- _THE INPUT_:
** begin **

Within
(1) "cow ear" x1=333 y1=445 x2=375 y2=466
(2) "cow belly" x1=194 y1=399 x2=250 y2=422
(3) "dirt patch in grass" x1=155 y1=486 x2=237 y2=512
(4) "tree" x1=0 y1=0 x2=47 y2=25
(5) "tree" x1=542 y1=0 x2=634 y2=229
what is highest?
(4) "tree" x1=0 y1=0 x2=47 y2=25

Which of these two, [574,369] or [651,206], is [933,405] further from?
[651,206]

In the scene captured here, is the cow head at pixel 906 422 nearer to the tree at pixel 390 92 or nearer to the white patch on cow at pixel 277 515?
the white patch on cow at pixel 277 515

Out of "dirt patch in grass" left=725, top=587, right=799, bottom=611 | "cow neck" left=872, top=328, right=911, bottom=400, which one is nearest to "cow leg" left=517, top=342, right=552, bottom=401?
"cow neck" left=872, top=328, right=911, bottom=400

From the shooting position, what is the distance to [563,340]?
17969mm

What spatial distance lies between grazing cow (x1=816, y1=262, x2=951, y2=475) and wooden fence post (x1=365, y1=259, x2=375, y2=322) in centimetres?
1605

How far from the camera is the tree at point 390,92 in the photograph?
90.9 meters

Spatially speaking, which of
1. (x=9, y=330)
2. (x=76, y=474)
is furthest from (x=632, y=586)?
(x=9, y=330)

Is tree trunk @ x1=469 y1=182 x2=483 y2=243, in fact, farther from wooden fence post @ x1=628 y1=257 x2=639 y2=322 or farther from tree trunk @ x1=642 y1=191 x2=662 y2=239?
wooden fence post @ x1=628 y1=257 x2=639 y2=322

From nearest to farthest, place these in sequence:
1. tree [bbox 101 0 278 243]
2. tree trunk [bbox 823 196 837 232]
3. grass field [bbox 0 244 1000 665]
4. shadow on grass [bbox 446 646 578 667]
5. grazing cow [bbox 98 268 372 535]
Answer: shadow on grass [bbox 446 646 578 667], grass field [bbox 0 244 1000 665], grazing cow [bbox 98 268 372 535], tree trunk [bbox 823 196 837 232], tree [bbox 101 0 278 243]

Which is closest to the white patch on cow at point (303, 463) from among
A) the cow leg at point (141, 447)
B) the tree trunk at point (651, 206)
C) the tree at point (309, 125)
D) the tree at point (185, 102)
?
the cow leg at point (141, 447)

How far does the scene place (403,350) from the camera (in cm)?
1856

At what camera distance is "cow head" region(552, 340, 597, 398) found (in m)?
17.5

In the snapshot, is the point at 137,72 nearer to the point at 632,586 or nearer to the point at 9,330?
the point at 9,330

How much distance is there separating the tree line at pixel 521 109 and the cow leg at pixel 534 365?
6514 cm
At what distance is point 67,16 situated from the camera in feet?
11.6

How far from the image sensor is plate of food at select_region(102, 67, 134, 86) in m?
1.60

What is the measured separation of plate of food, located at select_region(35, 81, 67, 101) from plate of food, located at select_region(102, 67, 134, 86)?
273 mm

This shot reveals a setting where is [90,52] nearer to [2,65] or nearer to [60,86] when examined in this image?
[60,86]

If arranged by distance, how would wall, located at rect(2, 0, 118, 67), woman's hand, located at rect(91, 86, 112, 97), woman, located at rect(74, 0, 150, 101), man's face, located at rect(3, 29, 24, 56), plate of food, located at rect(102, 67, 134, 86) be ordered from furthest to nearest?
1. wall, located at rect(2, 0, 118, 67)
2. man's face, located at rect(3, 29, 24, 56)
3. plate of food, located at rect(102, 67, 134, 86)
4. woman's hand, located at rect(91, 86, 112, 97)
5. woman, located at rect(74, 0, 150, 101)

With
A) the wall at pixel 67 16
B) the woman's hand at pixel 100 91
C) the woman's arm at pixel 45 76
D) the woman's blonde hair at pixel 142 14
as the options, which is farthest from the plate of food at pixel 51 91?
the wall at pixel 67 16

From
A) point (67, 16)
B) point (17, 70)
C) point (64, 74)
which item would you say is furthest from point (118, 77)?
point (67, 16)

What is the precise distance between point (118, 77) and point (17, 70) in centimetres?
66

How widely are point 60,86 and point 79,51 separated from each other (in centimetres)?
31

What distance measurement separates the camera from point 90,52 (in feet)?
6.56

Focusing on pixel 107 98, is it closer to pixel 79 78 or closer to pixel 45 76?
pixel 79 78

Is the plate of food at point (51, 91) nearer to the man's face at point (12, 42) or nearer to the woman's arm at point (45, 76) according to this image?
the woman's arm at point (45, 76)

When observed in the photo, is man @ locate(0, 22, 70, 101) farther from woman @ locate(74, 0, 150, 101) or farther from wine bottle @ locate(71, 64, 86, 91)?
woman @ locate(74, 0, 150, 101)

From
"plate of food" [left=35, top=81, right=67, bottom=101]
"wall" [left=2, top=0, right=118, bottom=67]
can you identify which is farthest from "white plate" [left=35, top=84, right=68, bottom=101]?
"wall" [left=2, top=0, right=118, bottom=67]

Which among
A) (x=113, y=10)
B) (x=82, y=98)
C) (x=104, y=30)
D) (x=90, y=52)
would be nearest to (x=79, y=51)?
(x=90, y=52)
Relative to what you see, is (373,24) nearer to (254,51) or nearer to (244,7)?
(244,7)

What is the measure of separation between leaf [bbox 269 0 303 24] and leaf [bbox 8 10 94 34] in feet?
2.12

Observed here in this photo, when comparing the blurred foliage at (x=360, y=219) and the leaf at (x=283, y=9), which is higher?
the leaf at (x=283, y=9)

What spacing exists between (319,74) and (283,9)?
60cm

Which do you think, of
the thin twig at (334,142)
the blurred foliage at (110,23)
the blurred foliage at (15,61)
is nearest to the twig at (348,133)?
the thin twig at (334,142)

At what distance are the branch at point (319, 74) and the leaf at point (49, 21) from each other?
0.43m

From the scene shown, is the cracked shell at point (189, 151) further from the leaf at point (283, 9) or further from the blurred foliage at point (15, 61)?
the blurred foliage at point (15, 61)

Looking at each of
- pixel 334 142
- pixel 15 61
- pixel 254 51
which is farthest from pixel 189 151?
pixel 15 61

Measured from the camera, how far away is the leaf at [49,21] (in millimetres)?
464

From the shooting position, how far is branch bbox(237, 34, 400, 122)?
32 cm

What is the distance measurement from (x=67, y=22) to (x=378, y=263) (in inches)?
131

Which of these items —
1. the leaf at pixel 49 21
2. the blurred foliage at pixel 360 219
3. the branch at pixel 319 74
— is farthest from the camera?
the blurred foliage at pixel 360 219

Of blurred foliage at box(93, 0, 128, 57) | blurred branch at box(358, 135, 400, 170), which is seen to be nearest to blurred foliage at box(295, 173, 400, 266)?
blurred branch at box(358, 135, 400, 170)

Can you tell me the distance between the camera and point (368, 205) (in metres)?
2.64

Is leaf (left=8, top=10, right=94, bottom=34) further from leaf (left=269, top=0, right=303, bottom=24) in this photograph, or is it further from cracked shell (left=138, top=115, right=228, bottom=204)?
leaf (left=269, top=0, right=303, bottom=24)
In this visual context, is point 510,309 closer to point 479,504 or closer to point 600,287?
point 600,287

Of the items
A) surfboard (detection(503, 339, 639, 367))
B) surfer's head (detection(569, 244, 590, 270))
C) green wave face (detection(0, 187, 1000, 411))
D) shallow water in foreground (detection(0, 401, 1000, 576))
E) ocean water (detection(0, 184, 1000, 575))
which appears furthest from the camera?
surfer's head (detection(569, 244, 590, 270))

** end **

- _TASK DESCRIPTION_: Arrange every line of the items above as a single numbered list, leaving out the blank lines.

- _THE COMPLETED TASK_:
1. Within
2. (1) "cow ear" x1=333 y1=445 x2=375 y2=466
3. (2) "cow belly" x1=194 y1=399 x2=250 y2=422
4. (3) "dirt patch in grass" x1=155 y1=486 x2=237 y2=512
5. (4) "tree" x1=0 y1=0 x2=47 y2=25
6. (5) "tree" x1=542 y1=0 x2=634 y2=229
7. what is highest?
8. (4) "tree" x1=0 y1=0 x2=47 y2=25
9. Which of these two, [574,369] or [651,206], is [933,405] further from?
10. [651,206]
11. In the scene captured here, is the cow head at pixel 906 422 nearer to the tree at pixel 390 92 or nearer to the white patch on cow at pixel 277 515?
12. the white patch on cow at pixel 277 515
13. Out of "dirt patch in grass" left=725, top=587, right=799, bottom=611 | "cow neck" left=872, top=328, right=911, bottom=400, which one is nearest to "cow leg" left=517, top=342, right=552, bottom=401?
14. "cow neck" left=872, top=328, right=911, bottom=400
15. From the shooting position, what is the distance to [563,340]?
16. 17969mm
17. What spatial distance lies between grazing cow (x1=816, y1=262, x2=951, y2=475) and wooden fence post (x1=365, y1=259, x2=375, y2=322) in centimetres?
18. 1605
19. How far from the camera is the tree at point 390,92 in the photograph?
20. 90.9 meters
21. Spatially speaking, which of
22. 1. (x=9, y=330)
23. 2. (x=76, y=474)
24. is furthest from (x=632, y=586)?
25. (x=9, y=330)
26. Is tree trunk @ x1=469 y1=182 x2=483 y2=243, in fact, farther from wooden fence post @ x1=628 y1=257 x2=639 y2=322 or farther from tree trunk @ x1=642 y1=191 x2=662 y2=239?
27. wooden fence post @ x1=628 y1=257 x2=639 y2=322
28. From nearest to farthest, place these in sequence:
29. 1. tree [bbox 101 0 278 243]
30. 2. tree trunk [bbox 823 196 837 232]
31. 3. grass field [bbox 0 244 1000 665]
32. 4. shadow on grass [bbox 446 646 578 667]
33. 5. grazing cow [bbox 98 268 372 535]
34. Answer: shadow on grass [bbox 446 646 578 667], grass field [bbox 0 244 1000 665], grazing cow [bbox 98 268 372 535], tree trunk [bbox 823 196 837 232], tree [bbox 101 0 278 243]
35. Which is closest to the white patch on cow at point (303, 463) from among
36. A) the cow leg at point (141, 447)
37. B) the tree trunk at point (651, 206)
38. C) the tree at point (309, 125)
39. D) the tree at point (185, 102)
40. ?
41. the cow leg at point (141, 447)
42. How far does the scene place (403,350) from the camera (in cm)?
43. 1856
44. At what camera distance is "cow head" region(552, 340, 597, 398) found (in m)?
45. 17.5
46. In the snapshot, is the point at 137,72 nearer to the point at 632,586 or nearer to the point at 9,330?
47. the point at 9,330
48. How much distance is there separating the tree line at pixel 521 109 and the cow leg at pixel 534 365?
49. 6514 cm
50. At what distance is point 67,16 situated from the camera in feet?
51. 11.6
52. How far from the image sensor is plate of food at select_region(102, 67, 134, 86) in m?
53. 1.60
54. What is the measured separation of plate of food, located at select_region(35, 81, 67, 101) from plate of food, located at select_region(102, 67, 134, 86)?
55. 273 mm
56. This shot reveals a setting where is [90,52] nearer to [2,65] or nearer to [60,86] when examined in this image?
57. [60,86]
58. If arranged by distance, how would wall, located at rect(2, 0, 118, 67), woman's hand, located at rect(91, 86, 112, 97), woman, located at rect(74, 0, 150, 101), man's face, located at rect(3, 29, 24, 56), plate of food, located at rect(102, 67, 134, 86) be ordered from furthest to nearest?
59. 1. wall, located at rect(2, 0, 118, 67)
60. 2. man's face, located at rect(3, 29, 24, 56)
61. 3. plate of food, located at rect(102, 67, 134, 86)
62. 4. woman's hand, located at rect(91, 86, 112, 97)
63. 5. woman, located at rect(74, 0, 150, 101)
64. With
65. A) the wall at pixel 67 16
66. B) the woman's hand at pixel 100 91
67. C) the woman's arm at pixel 45 76
68. D) the woman's blonde hair at pixel 142 14
69. as the options, which is farthest from the plate of food at pixel 51 91?
70. the wall at pixel 67 16
71. From
72. A) point (67, 16)
73. B) point (17, 70)
74. C) point (64, 74)
75. which item would you say is furthest from point (118, 77)?
76. point (67, 16)
77. What is the precise distance between point (118, 77) and point (17, 70) in centimetres?
78. 66
79. How widely are point 60,86 and point 79,51 separated from each other (in centimetres)?
80. 31
81. What distance measurement separates the camera from point 90,52 (in feet)?
82. 6.56
83. Focusing on pixel 107 98, is it closer to pixel 79 78 or closer to pixel 45 76?
84. pixel 79 78
85. Is the plate of food at point (51, 91) nearer to the man's face at point (12, 42) or nearer to the woman's arm at point (45, 76) according to this image?
86. the woman's arm at point (45, 76)
87. When observed in the photo, is man @ locate(0, 22, 70, 101) farther from woman @ locate(74, 0, 150, 101) or farther from wine bottle @ locate(71, 64, 86, 91)?
88. woman @ locate(74, 0, 150, 101)
89. From
90. "plate of food" [left=35, top=81, right=67, bottom=101]
91. "wall" [left=2, top=0, right=118, bottom=67]
92. can you identify which is farthest from "white plate" [left=35, top=84, right=68, bottom=101]?
93. "wall" [left=2, top=0, right=118, bottom=67]
94. Which among
95. A) (x=113, y=10)
96. B) (x=82, y=98)
97. C) (x=104, y=30)
98. D) (x=90, y=52)
99. would be nearest to (x=79, y=51)?
100. (x=90, y=52)
101. Relative to what you see, is (373,24) nearer to (254,51) or nearer to (244,7)?
102. (244,7)
103. What is the measure of separation between leaf [bbox 269 0 303 24] and leaf [bbox 8 10 94 34] in feet?
104. 2.12
105. Observed here in this photo, when comparing the blurred foliage at (x=360, y=219) and the leaf at (x=283, y=9), which is higher?
106. the leaf at (x=283, y=9)
107. What spacing exists between (319,74) and (283,9)?
108. 60cm
109. Which do you think, of
110. the thin twig at (334,142)
111. the blurred foliage at (110,23)
112. the blurred foliage at (15,61)
113. is nearest to the twig at (348,133)?
114. the thin twig at (334,142)
115. At what distance are the branch at point (319, 74) and the leaf at point (49, 21) from each other?
116. 0.43m
117. From the scene shown, is the cracked shell at point (189, 151) further from the leaf at point (283, 9) or further from the blurred foliage at point (15, 61)?
118. the blurred foliage at point (15, 61)
119. Looking at each of
120. - pixel 334 142
121. - pixel 15 61
122. - pixel 254 51
123. which is farthest from pixel 189 151?
124. pixel 15 61
125. Measured from the camera, how far away is the leaf at [49,21] (in millimetres)?
126. 464
127. From the shooting position, how far is branch bbox(237, 34, 400, 122)?
128. 32 cm
129. What is the distance measurement from (x=67, y=22) to (x=378, y=263) (in inches)?
130. 131
131. Which of these items —
132. 1. the leaf at pixel 49 21
133. 2. the blurred foliage at pixel 360 219
134. 3. the branch at pixel 319 74
135. — is farthest from the camera?
136. the blurred foliage at pixel 360 219
137. Of blurred foliage at box(93, 0, 128, 57) | blurred branch at box(358, 135, 400, 170), which is seen to be nearest to blurred foliage at box(295, 173, 400, 266)?
138. blurred branch at box(358, 135, 400, 170)
139. Can you tell me the distance between the camera and point (368, 205) (in metres)?
140. 2.64
141. Is leaf (left=8, top=10, right=94, bottom=34) further from leaf (left=269, top=0, right=303, bottom=24) in this photograph, or is it further from cracked shell (left=138, top=115, right=228, bottom=204)?
142. leaf (left=269, top=0, right=303, bottom=24)
143. In this visual context, is point 510,309 closer to point 479,504 or closer to point 600,287?
144. point 600,287
145. Of the items
146. A) surfboard (detection(503, 339, 639, 367))
147. B) surfer's head (detection(569, 244, 590, 270))
148. C) green wave face (detection(0, 187, 1000, 411))
149. D) shallow water in foreground (detection(0, 401, 1000, 576))
150. E) ocean water (detection(0, 184, 1000, 575))
151. which appears furthest from the camera?
152. surfer's head (detection(569, 244, 590, 270))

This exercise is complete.